A gentle tap upon his shoulder startled Merryl from his reverie. “Brother?”
He glanced around, disorientated. They were both standing at the foot of the stairs leading to the garret. Lost in his own thoughts, he had failed to notice. “Forgiv
e me, my son,” he said finally. “Sometimes, the mind wanders.” More and more, the older I get.
He watched the boy’s face for a trace of mockery, but none came. The young initiate waited patiently.
“Yes, well,” Merryl continued, “you have missed lunch I fear, but I’m sure we can scare up a crust of bread if you’re hungry. Some cheese perhaps?”
The boy shook his head. “I’m fine. Just a bit restless. Three days is a long time to spend sitting in that pigeon coop.” He grinned as an idea came to him suddenly. “How about a little sparring on the training field, Brother?”
Merryl sniffed haughtily. “It would not be seemly for a senior member of our Order to scuffle in the dirt with an initiate, and an unruly one at that.

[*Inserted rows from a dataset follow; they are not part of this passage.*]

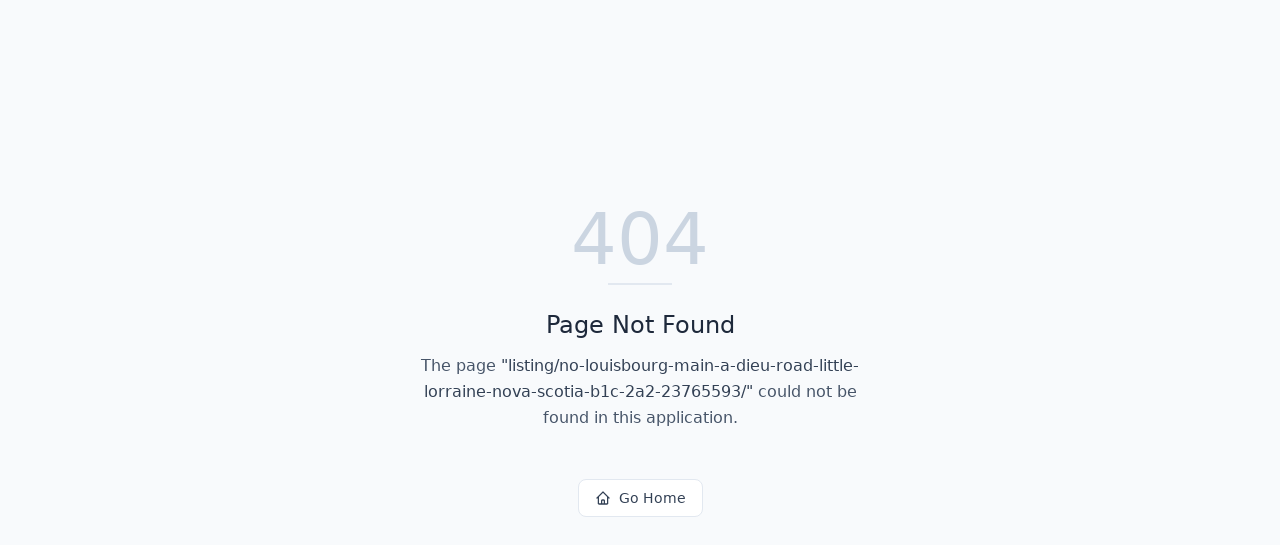

--- FILE ---
content_type: text/html; charset=utf-8
request_url: https://ericmeredith.com/listing/no-louisbourg-main-a-dieu-road-little-lorraine-nova-scotia-b1c-2a2-23765593/
body_size: 563
content:
<!DOCTYPE html>
<html lang="en">
 <head>
  <meta charset="utf-8"/>
  <link href="https://qtrypzzcjebvfcihiynt.supabase.co/storage/v1/object/public/base44-prod/public/6913d4179e442825fe0ac995/3269fa392_logo.png" rel="icon" type="image/svg+xml"/>
  <meta content="width=device-width, initial-scale=1.0" name="viewport"/>
  <link href="https://ericmeredith.com/manifest.json" rel="manifest"/>
  <title>
   listing | Eric Meredith
  </title>
  <script crossorigin="" src="/assets/index-C1TIyWjg.js" type="module">
  </script>
  <link crossorigin="" href="/assets/index-DCS5jH8O.css" rel="stylesheet"/>
  <meta content="listing | Eric Meredith" property="og:title"/>
  <meta content="Your AI-powered real estate assistant for buying and selling homes in Nova Scotia." property="og:description"/>
  <meta content="https://qtrypzzcjebvfcihiynt.supabase.co/storage/v1/render/image/public/base44-prod/public/6913d4179e442825fe0ac995/3269fa392_logo.png?width=1200&amp;height=630&amp;resize=contain" property="og:image"/>
  <meta content="https://ericmeredith.com/listing/no-louisbourg-main-a-dieu-road-little-lorraine-nova-scotia-b1c-2a2-23765593" property="og:url"/>
  <meta content="website" property="og:type"/>
  <meta content="Eric Meredith" property="og:site_name"/>
  <meta content="summary_large_image" name="twitter:card"/>
  <meta content="listing | Eric Meredith" name="twitter:title"/>
  <meta content="Your AI-powered real estate assistant for buying and selling homes in Nova Scotia." name="twitter:description"/>
  <meta content="https://qtrypzzcjebvfcihiynt.supabase.co/storage/v1/render/image/public/base44-prod/public/6913d4179e442825fe0ac995/3269fa392_logo.png?width=1200&amp;height=630&amp;resize=contain" name="twitter:image"/>
  <meta content="https://ericmeredith.com/listing/no-louisbourg-main-a-dieu-road-little-lorraine-nova-scotia-b1c-2a2-23765593" name="twitter:url"/>
  <meta content="Your AI-powered real estate assistant for buying and selling homes in Nova Scotia." name="description"/>
  <meta content="yes" name="mobile-web-app-capable"/>
  <meta content="black" name="apple-mobile-web-app-status-bar-style"/>
  <meta content="Eric Meredith" name="apple-mobile-web-app-title"/>
  <link href="https://ericmeredith.com/listing/no-louisbourg-main-a-dieu-road-little-lorraine-nova-scotia-b1c-2a2-23765593" rel="canonical"/>
 </head>
 <body>
  <div id="root">
  </div>
 </body>
</html>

Besides,” he smiled benignly, “never forget that while youth may have the advantage of strength and speed, elders such as myself have a long lifetime of experience to call upon. Or, as I prefer to call them, dirty tricks.”
Cole grinned. “With as much experience as you have Brother Merryl, you must be among the deadliest fighters in the realm.”
The old man shrugged. “Let us pray neither of us ever needs to find that out. If nothing else comes to mind, I suggest we continue with your studies.”
Side by side they walked down near-identical passageways, heading towards the keep’s east wing. It was there that the novice and initiate sleeping cells, training rooms and other facilities could be found. It was a journey familiar to them both; Brother Merryl had walked every passage within the fortress more times than he could count in his lifetime, while the route from the garret to the east wing was one the boy had come to know well.
They stopped outside a plain wooden door, that looked much like any other within the keep. As Brother Merryl pushed it open, there was little remarkable inside, either. Just a wooden table in the centre, a chair on either side and a small metal pedestal in the centre.